V represents the variables that enter the model non-linearly, hence \(f(V_{i,t})\) is the penalized function which is orthogonal to the linear part of the model. \(Z_{i,t}\) are other control variables and \(g\left( Z_{i,t}^{T}\right)\) is the function to be estimated, \(\gamma\) measures the impact of the seasons that are modelled linearly, D represents the seasonal dummies and \(\epsilon _{i,t}\) is the uncorrelated error term assumed to have a zero mean and a constant variance.

Table 3 reports the outcome of the panel spline estimations. The upper part of the table gives the average value of the estimated respective coefficient and the lower part illustrates the degree of non-linearity indicated by the estimated degrees of freedom, where the non-linearity is stronger the higher the value of the edf is and \(edf=1\) indicates a linear relationship.

Table 3 Estimation results - Panel Spline (Semi-parametric specification)

Table 3 confirms the result with respect to the relation between infections and vaccinations and boosters. It can be seen that the results are identical to those of the panel fixed effects estimations and to those of the GMM estimations, from a qualitative point of view. In particular, vaccinations and boosters are again characterized by a positive relation with the infections on average. As regards the relation between hospitalizations and vaccinations the outcome is again mixed. In model 4 of table 3 the relation is statistically insignificant while it is negative and statistically significant for model 5. When booster is considered as an explanatory variable we get a negative effect that, however, is significant only at the 10% level. Hence, we conclude that there is only weak empirical evidence for the negative effect of vaccinations on hospitalization.

Conclusion

In this paper we have empirically analyzed the relation that exists between infections with the SARS-CoV-2 virus and the hospitalization rate, respectively, as the dependent variables and the vaccinations against COVID-19 as the independent variable, where we controlled for the effect of other potentially relevant variables. To get a reliable picture of the effects of the true data generating process and to see how robust the results are, we resorted to three different estimation methods: panel fixed effects estimation, GMM estimation and penalized spline estimation.

As regards hospitalizations, six out of ten estimations yielded a statistically insignificant relationship between hospitalizations and vaccinations, three estimation results were weakly statistically significant with a negative coefficient and one indicated a statistically significant negative relation. Hence, our overall conclusion is that the empirical evidence that vaccinations reduce hospitalizations is low. However, it must be recalled that we consider the number of hospitalizations relative to the total population and not relative to the number of infected persons. With respect to the infection rate, our estimations suggest that vaccinations do not reduce the rate of infections, but, on the contrary are positively correlated with the share of vaccinated people. Nine out of ten estimations yielded a statistically significant positive relationship between vaccinations and the rate of infections.

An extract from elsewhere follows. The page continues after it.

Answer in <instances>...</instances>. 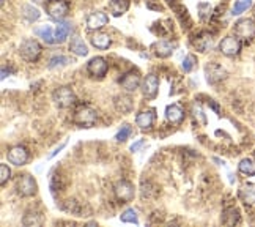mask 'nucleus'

Our analysis should not be misinterpreted as an argument against vaccinations. Vaccinations may be beneficial for persons depending on each person’s individual health characteristics. But, we have found strong empirical evidence that the vaccinations are not associated with positive externalities, implying that society does not benefit from each person being vaccinated since the vaccinations do not prevent infections and transmission of the SARS-CoV-2 virus. This holds because none of our estimations yielded a statistically significant negative relationship between infections and the vaccinations. Hence, our conclusion is that the vaccinations cannot end the pandemic and relying on vaccinations alone is short-sighted. As regards the implications of our analysis with respect to health policy, the development of effective medicines, such as the monoclonale antibody therapy, for example, that offers a good cost-benefit ratio, should be seen as an additional measure. However, that has received little attention due to the focus on the vaccinations (see Richter-Kuhlmann 2021).